* _EXERCISE DESCRIPTION_: Output, please, every line from the line that holds "Which is green" to the end, exactly as written.

* _PROVIDED DATA_:
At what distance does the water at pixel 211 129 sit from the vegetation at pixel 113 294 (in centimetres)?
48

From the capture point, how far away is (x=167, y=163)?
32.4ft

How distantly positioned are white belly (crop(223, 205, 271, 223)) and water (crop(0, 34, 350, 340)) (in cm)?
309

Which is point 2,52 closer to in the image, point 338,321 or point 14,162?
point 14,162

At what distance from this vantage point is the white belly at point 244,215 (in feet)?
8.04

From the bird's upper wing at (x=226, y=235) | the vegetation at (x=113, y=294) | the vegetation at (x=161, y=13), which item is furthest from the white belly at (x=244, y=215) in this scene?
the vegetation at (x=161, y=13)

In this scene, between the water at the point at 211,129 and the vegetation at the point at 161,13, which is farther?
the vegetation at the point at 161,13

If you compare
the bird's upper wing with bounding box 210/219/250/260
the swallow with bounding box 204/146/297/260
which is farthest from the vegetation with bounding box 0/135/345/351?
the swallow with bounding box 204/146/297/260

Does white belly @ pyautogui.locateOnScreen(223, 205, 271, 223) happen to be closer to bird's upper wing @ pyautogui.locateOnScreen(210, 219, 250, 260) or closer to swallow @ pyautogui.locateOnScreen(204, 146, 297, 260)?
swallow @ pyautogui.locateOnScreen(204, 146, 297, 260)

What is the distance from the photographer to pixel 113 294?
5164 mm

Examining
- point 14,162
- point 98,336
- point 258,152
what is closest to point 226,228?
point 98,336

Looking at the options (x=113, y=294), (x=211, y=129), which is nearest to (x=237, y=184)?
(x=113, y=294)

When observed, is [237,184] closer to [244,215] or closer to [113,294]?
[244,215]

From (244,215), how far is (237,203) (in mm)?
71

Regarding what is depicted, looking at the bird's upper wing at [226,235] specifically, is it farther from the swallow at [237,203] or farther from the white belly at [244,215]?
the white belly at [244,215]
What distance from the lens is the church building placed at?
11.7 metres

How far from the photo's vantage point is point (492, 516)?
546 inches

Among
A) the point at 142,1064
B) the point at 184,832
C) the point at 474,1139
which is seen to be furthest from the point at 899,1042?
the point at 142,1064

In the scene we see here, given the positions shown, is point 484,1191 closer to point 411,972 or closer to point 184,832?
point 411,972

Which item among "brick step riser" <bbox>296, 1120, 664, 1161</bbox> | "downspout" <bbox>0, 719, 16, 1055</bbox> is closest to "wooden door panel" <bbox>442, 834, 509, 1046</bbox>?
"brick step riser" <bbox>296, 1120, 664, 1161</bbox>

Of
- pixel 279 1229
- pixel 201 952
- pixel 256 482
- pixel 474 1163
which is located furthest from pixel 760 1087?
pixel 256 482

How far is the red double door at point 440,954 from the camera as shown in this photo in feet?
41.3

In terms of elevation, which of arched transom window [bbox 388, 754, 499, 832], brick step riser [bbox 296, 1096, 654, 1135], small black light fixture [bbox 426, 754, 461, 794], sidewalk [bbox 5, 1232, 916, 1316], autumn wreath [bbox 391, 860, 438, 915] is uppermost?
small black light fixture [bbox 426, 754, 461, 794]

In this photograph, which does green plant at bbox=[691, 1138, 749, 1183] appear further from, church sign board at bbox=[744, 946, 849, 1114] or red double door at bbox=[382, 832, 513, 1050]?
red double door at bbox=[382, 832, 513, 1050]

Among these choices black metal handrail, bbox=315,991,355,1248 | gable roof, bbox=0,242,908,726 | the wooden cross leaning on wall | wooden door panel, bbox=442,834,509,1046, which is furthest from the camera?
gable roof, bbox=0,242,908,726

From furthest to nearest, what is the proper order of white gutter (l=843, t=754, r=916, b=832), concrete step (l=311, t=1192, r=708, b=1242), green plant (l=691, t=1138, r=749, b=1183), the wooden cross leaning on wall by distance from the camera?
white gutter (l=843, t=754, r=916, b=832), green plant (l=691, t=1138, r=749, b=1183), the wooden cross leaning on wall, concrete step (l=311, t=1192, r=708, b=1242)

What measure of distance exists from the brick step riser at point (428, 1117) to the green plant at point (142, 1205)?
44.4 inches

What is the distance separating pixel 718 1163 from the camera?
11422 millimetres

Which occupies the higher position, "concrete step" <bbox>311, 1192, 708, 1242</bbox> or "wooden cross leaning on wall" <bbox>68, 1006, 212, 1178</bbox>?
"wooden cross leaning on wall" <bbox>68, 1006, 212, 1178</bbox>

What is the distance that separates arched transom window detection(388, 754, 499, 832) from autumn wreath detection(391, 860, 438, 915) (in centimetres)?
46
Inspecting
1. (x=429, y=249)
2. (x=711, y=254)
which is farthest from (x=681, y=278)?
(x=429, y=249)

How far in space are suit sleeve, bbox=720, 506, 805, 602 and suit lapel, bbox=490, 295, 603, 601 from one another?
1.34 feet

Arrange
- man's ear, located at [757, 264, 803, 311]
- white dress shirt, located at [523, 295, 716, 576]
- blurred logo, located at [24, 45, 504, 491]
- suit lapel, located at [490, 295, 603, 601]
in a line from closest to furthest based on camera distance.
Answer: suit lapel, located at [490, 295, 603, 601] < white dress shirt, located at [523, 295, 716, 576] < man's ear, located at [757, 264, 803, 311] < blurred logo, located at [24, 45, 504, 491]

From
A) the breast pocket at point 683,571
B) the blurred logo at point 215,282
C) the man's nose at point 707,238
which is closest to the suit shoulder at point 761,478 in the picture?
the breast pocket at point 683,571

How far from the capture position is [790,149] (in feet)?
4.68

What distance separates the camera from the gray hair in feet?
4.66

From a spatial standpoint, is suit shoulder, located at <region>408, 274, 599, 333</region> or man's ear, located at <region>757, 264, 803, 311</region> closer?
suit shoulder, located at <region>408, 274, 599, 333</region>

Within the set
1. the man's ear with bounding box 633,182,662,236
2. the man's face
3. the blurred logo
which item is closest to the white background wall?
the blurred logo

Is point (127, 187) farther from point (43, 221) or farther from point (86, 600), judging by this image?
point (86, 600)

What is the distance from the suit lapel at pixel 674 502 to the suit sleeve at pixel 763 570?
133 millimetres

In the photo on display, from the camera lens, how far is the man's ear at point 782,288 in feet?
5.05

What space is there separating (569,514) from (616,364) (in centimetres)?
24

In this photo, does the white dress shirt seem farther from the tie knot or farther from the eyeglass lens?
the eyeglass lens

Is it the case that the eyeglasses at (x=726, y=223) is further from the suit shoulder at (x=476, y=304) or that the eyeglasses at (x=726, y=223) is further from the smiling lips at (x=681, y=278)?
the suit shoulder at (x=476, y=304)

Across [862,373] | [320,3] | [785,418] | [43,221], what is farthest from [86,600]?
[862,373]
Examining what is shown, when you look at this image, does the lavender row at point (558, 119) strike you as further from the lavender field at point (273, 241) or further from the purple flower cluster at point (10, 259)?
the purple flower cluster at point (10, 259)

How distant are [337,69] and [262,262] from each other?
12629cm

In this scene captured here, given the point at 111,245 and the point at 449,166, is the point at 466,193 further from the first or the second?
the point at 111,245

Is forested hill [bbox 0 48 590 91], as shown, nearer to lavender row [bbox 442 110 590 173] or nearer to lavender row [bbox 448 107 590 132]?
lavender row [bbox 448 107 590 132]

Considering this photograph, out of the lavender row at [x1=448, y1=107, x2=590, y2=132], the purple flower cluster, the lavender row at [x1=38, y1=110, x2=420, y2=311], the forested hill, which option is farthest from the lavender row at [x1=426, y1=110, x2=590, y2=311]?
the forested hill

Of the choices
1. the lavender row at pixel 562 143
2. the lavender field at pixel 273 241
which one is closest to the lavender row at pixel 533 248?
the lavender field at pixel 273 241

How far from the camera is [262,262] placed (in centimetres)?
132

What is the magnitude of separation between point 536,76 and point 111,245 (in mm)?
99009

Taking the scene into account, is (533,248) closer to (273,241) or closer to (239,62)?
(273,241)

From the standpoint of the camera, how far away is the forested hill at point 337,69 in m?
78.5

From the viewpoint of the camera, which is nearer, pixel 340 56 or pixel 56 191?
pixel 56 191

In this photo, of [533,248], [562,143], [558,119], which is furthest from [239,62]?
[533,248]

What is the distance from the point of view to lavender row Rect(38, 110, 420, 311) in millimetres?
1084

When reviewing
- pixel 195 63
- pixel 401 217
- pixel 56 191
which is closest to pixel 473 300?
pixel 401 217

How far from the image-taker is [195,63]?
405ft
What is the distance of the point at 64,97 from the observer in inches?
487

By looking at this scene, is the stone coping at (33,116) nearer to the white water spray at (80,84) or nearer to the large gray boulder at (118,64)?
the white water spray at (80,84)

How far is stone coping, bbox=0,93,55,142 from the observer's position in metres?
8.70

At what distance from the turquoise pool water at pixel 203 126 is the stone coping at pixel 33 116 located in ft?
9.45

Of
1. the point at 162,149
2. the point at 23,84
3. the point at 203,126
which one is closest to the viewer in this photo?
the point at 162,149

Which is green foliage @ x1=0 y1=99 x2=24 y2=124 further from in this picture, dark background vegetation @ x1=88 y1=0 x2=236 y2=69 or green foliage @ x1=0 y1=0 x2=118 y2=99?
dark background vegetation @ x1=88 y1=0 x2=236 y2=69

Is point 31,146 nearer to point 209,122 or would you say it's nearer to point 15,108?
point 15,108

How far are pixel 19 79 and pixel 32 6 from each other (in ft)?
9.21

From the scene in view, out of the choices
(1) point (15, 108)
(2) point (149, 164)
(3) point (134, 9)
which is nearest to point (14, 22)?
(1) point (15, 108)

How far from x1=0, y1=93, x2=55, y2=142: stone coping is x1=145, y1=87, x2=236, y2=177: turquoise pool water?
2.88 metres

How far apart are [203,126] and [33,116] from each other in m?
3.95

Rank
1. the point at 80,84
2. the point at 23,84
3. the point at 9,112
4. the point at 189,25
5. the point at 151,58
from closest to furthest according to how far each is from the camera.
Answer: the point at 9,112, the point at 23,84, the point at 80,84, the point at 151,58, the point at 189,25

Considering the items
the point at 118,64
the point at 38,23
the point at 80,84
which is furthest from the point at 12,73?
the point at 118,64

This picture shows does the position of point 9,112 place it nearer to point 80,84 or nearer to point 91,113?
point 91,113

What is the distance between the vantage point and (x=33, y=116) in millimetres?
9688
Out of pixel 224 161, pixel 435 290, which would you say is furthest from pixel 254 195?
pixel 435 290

* _ANSWER TO THIS EXERCISE_:
Which is green foliage @ x1=0 y1=99 x2=24 y2=124 further from in this picture, dark background vegetation @ x1=88 y1=0 x2=236 y2=69 or green foliage @ x1=0 y1=0 x2=118 y2=99?
dark background vegetation @ x1=88 y1=0 x2=236 y2=69

Is point 31,146 nearer to point 209,122 or would you say it's nearer to point 15,108?
point 15,108

How far are pixel 19 79 and pixel 32 6 from each other (in ft)?
9.21

From the scene in view, out of the choices
(1) point (15, 108)
(2) point (149, 164)
(3) point (134, 9)
which is nearest to point (14, 22)?
(1) point (15, 108)

How far from x1=0, y1=93, x2=55, y2=142: stone coping is x1=145, y1=87, x2=236, y2=177: turquoise pool water?
2.88 metres

How far apart are [203,126] and [33,116] from each other in m?
3.95

Rank
1. the point at 80,84
2. the point at 23,84
3. the point at 9,112
4. the point at 189,25
5. the point at 151,58
from closest to furthest according to how far each is from the camera.
Answer: the point at 9,112, the point at 23,84, the point at 80,84, the point at 151,58, the point at 189,25

Considering the items
the point at 118,64
the point at 38,23
the point at 80,84
which is furthest from the point at 12,73?
the point at 118,64

This picture shows does the position of point 9,112 place it nearer to point 80,84 or nearer to point 91,113?
point 91,113

What is the distance between the vantage point and (x=33, y=116) in millimetres?
9688
Out of pixel 224 161, pixel 435 290, which would you say is furthest from pixel 254 195?
pixel 435 290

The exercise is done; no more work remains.